Of course back in the present day, we now have people in power who think that common Americans who oppose this administration’s health care plan are: un-American, too well dressed to be real, Nazis, astro-turfers, tea-baggers, political terrorist, racists and the like. Yes, common every day Americans like you (not like me because I don’t have the political gumption to get out and protest like these honorable Americans) are attacked. Mind you, these attacks are not coming from the extreme left wing mouths on radio, tv and the internet, ok, well, not just from those locations. This is coming from the leaders of the Democratic Party. Its one thing for the likes of Ann Coulter or Sean Hanity (or myself for that matter) to call out protestors at anti-war demonstrators. It would be another thing for Mitch McConnell, John McCain or even Newt Gengrich to say things like that. Imagine the fake outrage that would have been coming from the cable news talking heads had Roy Blunt or Bill Frist said something like that about anti-war protestors when things were going really bad in Iraq.

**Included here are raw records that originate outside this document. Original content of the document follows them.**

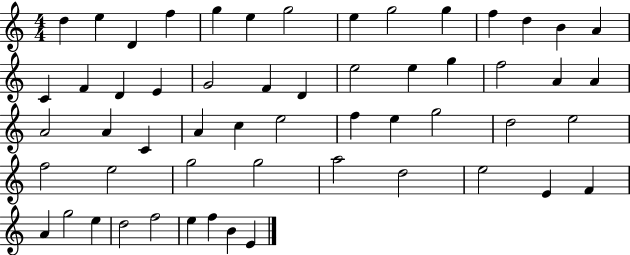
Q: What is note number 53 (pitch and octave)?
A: E5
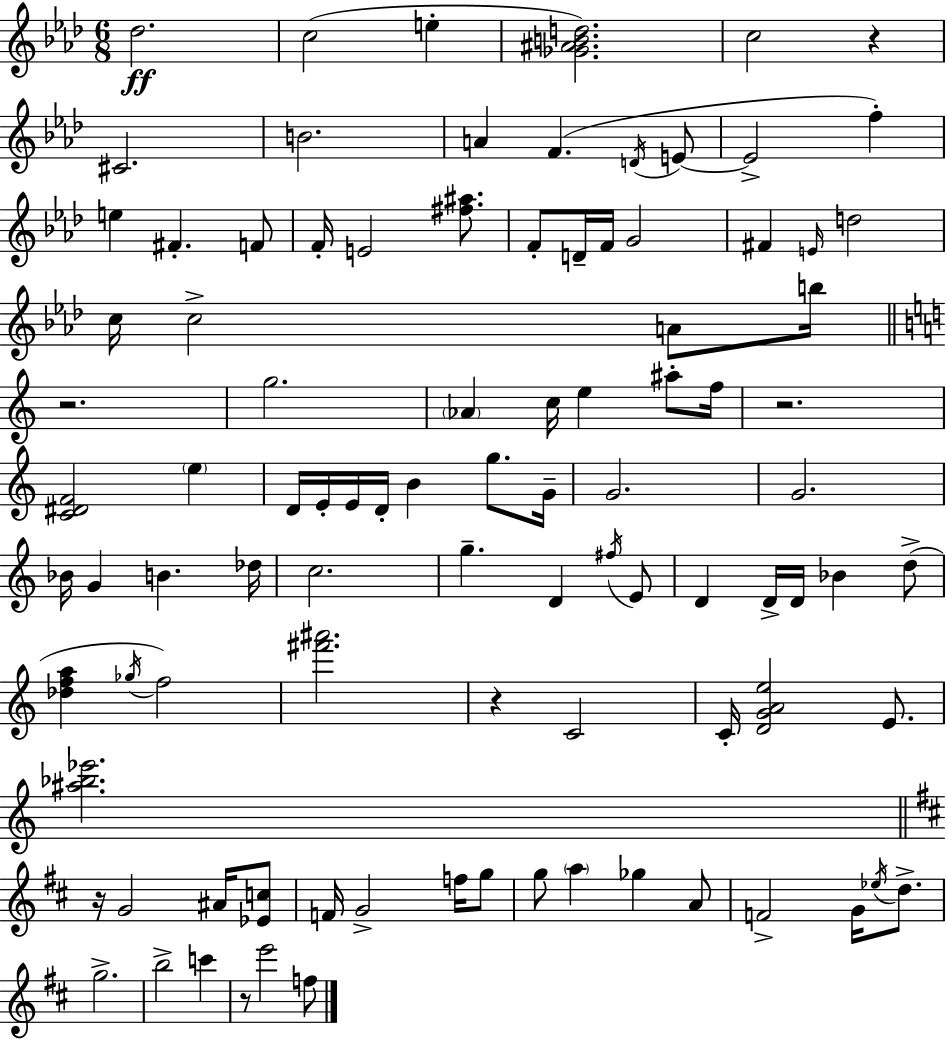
{
  \clef treble
  \numericTimeSignature
  \time 6/8
  \key aes \major
  \repeat volta 2 { des''2.\ff | c''2( e''4-. | <ges' ais' b' d''>2.) | c''2 r4 | \break cis'2. | b'2. | a'4 f'4.( \acciaccatura { d'16 } e'8~~ | e'2-> f''4-.) | \break e''4 fis'4.-. f'8 | f'16-. e'2 <fis'' ais''>8. | f'8-. d'16-- f'16 g'2 | fis'4 \grace { e'16 } d''2 | \break c''16 c''2-> a'8 | b''16 \bar "||" \break \key c \major r2. | g''2. | \parenthesize aes'4 c''16 e''4 ais''8-. f''16 | r2. | \break <c' dis' f'>2 \parenthesize e''4 | d'16 e'16-. e'16 d'16-. b'4 g''8. g'16-- | g'2. | g'2. | \break bes'16 g'4 b'4. des''16 | c''2. | g''4.-- d'4 \acciaccatura { fis''16 } e'8 | d'4 d'16-> d'16 bes'4 d''8->( | \break <des'' f'' a''>4 \acciaccatura { ges''16 }) f''2 | <fis''' ais'''>2. | r4 c'2 | c'16-. <d' g' a' e''>2 e'8. | \break <ais'' bes'' ees'''>2. | \bar "||" \break \key b \minor r16 g'2 ais'16 <ees' c''>8 | f'16 g'2-> f''16 g''8 | g''8 \parenthesize a''4 ges''4 a'8 | f'2-> g'16 \acciaccatura { ees''16 } d''8.-> | \break g''2.-> | b''2-> c'''4 | r8 e'''2 f''8 | } \bar "|."
}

Lets be honest, those two men and the other Republican leaders in Congress during the first two years of the second Bush term are really to blame here. They had the power and the political capital to reigned in and straighten up the Bush administration when it was going off of its wheels. They could have passed legislation that would have reigned in Fannie Mae and Freddie Mac. They could have passed Social Security reform. Rather than do things that would have bettered America, they wanted to ram through mis-guided immigration reform (we will use that term loosely) and get sucked into the pit of corruption the likes of which the Democrats could never have even dreamed of. That lead to the people ousting the Republicans in 2006 and installing Harry Reid and Nancy Peloci and a Democratically controlled Congress for the last two years of Bush’s presidency. This bring me to the highlight of Republican failure, well, at least since the 1992 presidential election. The two years prior to the 2008 election, Congress did nothing, nothing. Congress had approval ratings that were as low or lower than President Bush! Yet, somehow the Republican party could not muster up a fight and lost more seats in Congress and lost the White House to a first term Senator who has the governing experience equal to that of my Chihuahua. Is it any wonder that so many people like me who were Reagan Republicans are pissed because our party left us (pun intended).